— START OF RECORDS —

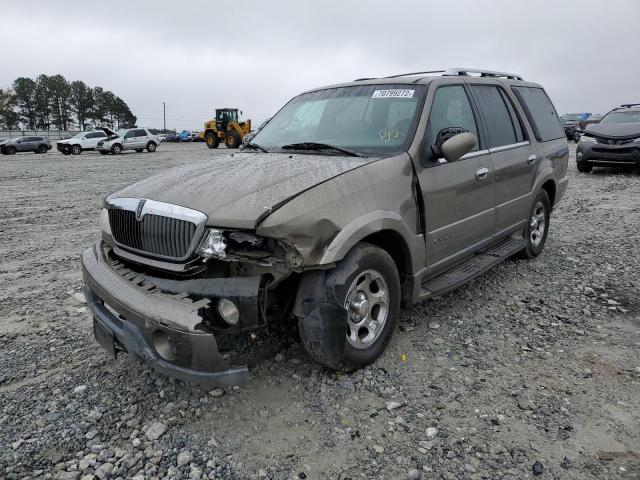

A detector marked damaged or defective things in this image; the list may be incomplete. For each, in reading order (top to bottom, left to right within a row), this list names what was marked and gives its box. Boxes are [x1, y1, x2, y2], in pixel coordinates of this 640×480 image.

dented hood [588, 123, 640, 140]
cracked headlight [202, 229, 230, 258]
dented hood [108, 154, 372, 229]
damaged lincoln navigator [82, 67, 568, 384]
crushed bumper [80, 240, 250, 386]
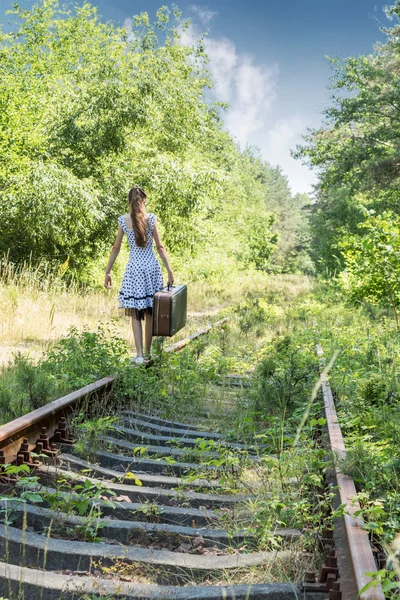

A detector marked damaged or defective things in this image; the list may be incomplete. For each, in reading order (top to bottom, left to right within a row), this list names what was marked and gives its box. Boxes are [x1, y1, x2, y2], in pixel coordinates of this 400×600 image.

rust on metal rail [0, 318, 228, 464]
rusty rail [0, 318, 228, 464]
rust on metal rail [316, 344, 384, 600]
rusty rail [316, 344, 384, 600]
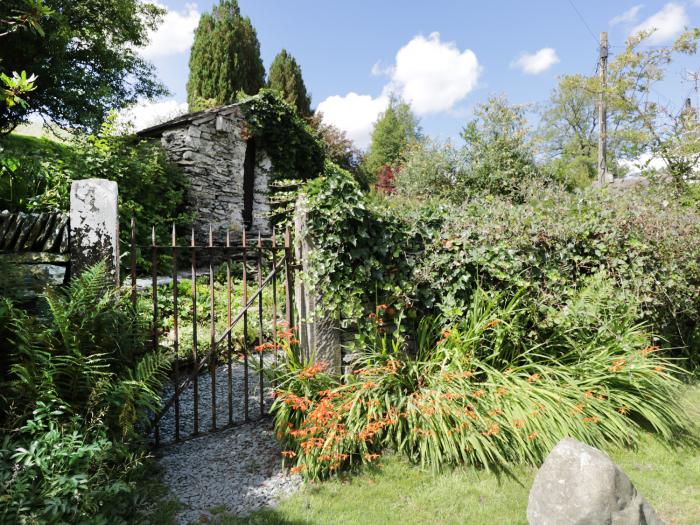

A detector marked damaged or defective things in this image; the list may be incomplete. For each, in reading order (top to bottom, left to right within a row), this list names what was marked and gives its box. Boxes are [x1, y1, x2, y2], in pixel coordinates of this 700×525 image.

rusty iron gate [127, 219, 294, 444]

— END OF RECORDS —

DIRECTION => Rewrite the listing, starting at the line that contains "this 700×525 image." and ending at the end of the listing, as a Markdown table. Use the columns Row and Line, give each row a number, and leave out blank lines.

EXERCISE RESULT =>
| Row | Line |
|---|---|
| 1 | A detector marked damaged or defective things in this image; the list may be incomplete. For each, in reading order (top to bottom, left to right within a row), this list names what was marked and gives its box. Boxes are [x1, y1, x2, y2], in pixel coordinates of this 700×525 image. |
| 2 | rusty iron gate [127, 219, 294, 444] |